I usually just lurk in your journal but your last few post are especially profound. What you said is what I tried to convey yesterday but not as well, especially after getting too emotional about it. Being thin isn't a magic doorway to happiness, you have to be happy before you step through it.
I get what you're saying. I've held that same thinking in my day. I'm a perfectionist. It took me a long time to realize that and realize it was holding me back. If I had a training plan for a particular run, I had to run every single time it told me to, for the exact distance and pace and I could not, absolutely COULD NOT deviate from that plan. Additionally, perfectionism is holding me back from getting things accomplished at home that I want to accomplish - mostly b/c it'll take a great deal of time to accomplish them, which would leave work undone, which does not sit well with my perfectionist mind. It's part of the reason I am not any closer to getting those things done b/c in my mind if I can't finish what I start without having to walk away for a night, couple nights, or Gawd forbid, a week, why even start? This perfectionism comes through to my body image too. While I notice the improvements my body is making (there are many), I also notice the work I still have to do, and that work I still have to do is what holds me back from being happy with where I am now. I'm very proud of the 55 lbs I lost these last two years, but at the same time, I'm impatiently tapping my foot regarding the other 20-35 lbs that still need to. This seems like a good thing to talk about in my own journal and could maybe become a great New Year's Goal - setting perfectionism aside and doing what I can now and worrying about the rest later... Oy, that would be hard and would need constant reminders!
Thanks for the thought process. I will be formulating a journal post from all this.
Primal since March 5, 2012
SW: 221 | CW: 182 | LPW: 166 | UGW: 140 (80 lbs loss)
I learned the hard way that a "perfect" body means jack squat if you aren't mentally there. I know, logically, that my body is the one many would kill to have. Heck, even my body at my heaviest is one others have striven for. I was rarely happy with it. I could always find something to nitpick about.
Being with an ex took me a long way towards loving myself. Another ex stripped that away. Scratch that. I allowed him to strip that away. Being with Geek and his clan took me further toward loving myself than I had even been since before middle school. Seeing that they loved me as I am and encouraged me to quit with the negative self talk, seeing that Geek loved me and found me desirable at any point in my weight journey was another huge step. I think the biggest one and the breakthrough I needed was Al- Anon and healing through believing I AM worth the healing, my own love, and it is extremely difficult to grok and agape someone before I love myself.

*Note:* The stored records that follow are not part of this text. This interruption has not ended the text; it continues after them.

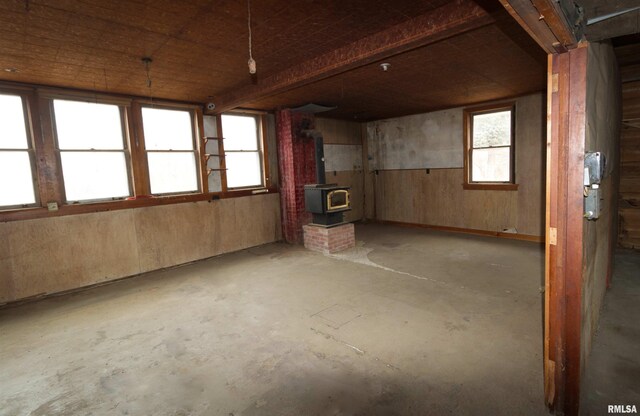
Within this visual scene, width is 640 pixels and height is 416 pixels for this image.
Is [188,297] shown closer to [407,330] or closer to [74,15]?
[407,330]

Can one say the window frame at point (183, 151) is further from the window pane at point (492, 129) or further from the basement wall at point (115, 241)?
the window pane at point (492, 129)

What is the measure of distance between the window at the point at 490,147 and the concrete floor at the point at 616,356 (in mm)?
2984

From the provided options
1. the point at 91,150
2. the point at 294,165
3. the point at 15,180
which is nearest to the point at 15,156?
the point at 15,180

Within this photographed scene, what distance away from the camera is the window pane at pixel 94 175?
4387 millimetres

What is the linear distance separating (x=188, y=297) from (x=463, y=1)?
3.98 meters

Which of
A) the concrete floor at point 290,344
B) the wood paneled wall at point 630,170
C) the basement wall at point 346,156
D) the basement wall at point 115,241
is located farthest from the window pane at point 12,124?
the wood paneled wall at point 630,170

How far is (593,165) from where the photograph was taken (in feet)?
5.59

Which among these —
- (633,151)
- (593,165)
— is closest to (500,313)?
(593,165)

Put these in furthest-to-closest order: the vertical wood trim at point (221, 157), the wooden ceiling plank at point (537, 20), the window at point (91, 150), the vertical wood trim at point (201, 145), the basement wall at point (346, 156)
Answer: the basement wall at point (346, 156), the vertical wood trim at point (221, 157), the vertical wood trim at point (201, 145), the window at point (91, 150), the wooden ceiling plank at point (537, 20)

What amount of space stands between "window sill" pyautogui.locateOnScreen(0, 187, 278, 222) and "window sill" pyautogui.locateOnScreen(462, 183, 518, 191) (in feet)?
14.6

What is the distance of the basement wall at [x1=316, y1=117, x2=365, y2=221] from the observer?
764cm

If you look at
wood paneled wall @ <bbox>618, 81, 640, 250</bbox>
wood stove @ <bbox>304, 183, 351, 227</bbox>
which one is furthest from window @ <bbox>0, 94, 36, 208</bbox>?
wood paneled wall @ <bbox>618, 81, 640, 250</bbox>

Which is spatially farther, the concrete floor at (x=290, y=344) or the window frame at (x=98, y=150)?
the window frame at (x=98, y=150)

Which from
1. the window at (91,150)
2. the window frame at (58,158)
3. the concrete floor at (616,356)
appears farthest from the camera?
the window at (91,150)
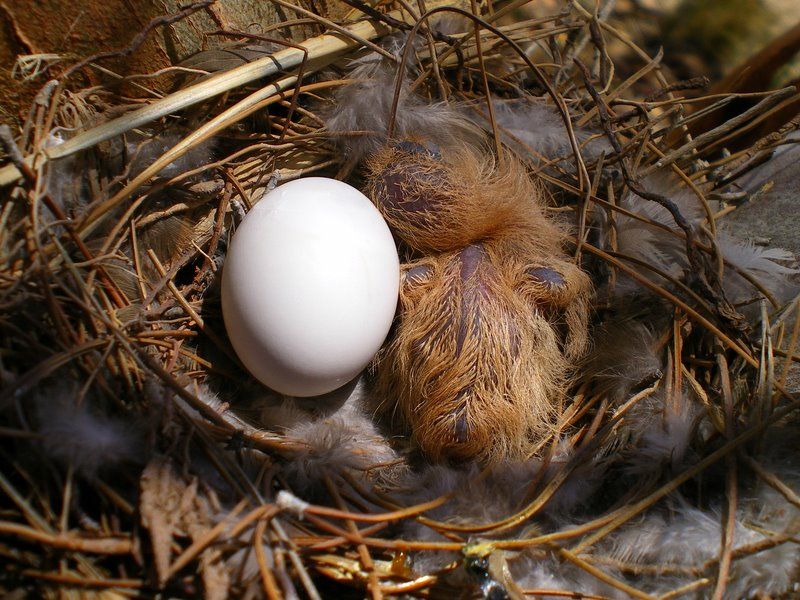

"No fate but what we make"- Sarah Connor, Terminator 2
Life is not a journey to the grave with the intention of arriving safely in a pretty and well preserved body, but rather to skid in broadside, thoroughly used up, totally worn out, steak in one hand, chocolate in the other, yelling "Holy F***, What a Ride!"
My Primal Battle Tome
And this is why I missed your updates. I have poor body and other issues that I can't really blame on exes, but they certainly didn't help. Being single and actually enjoying it has been one of the most freeing things to happen in my life. I think everyone probably thinks I'm nuts when I say I'd rather have pets than kids, but it's no more crazy than facebook drama. Now if only I can figure out how to get that feeling in other parts of my life...
And maybe who puts up with my "picky" eating hehe.
Maybe I am lucky that I got Hulky wrapped around my finger before my eating habits changed Despite having a somewhat more restrictive diet than ever, he is the most accepting of it now. He questions most of my choices (which is good for me, gotta make sure I know why I'm doing what I'm doing), but is careful to find me things w/o soybean oil . He has probably just been witness to my grumpitude enough to realize I'm not kidding about painful joints.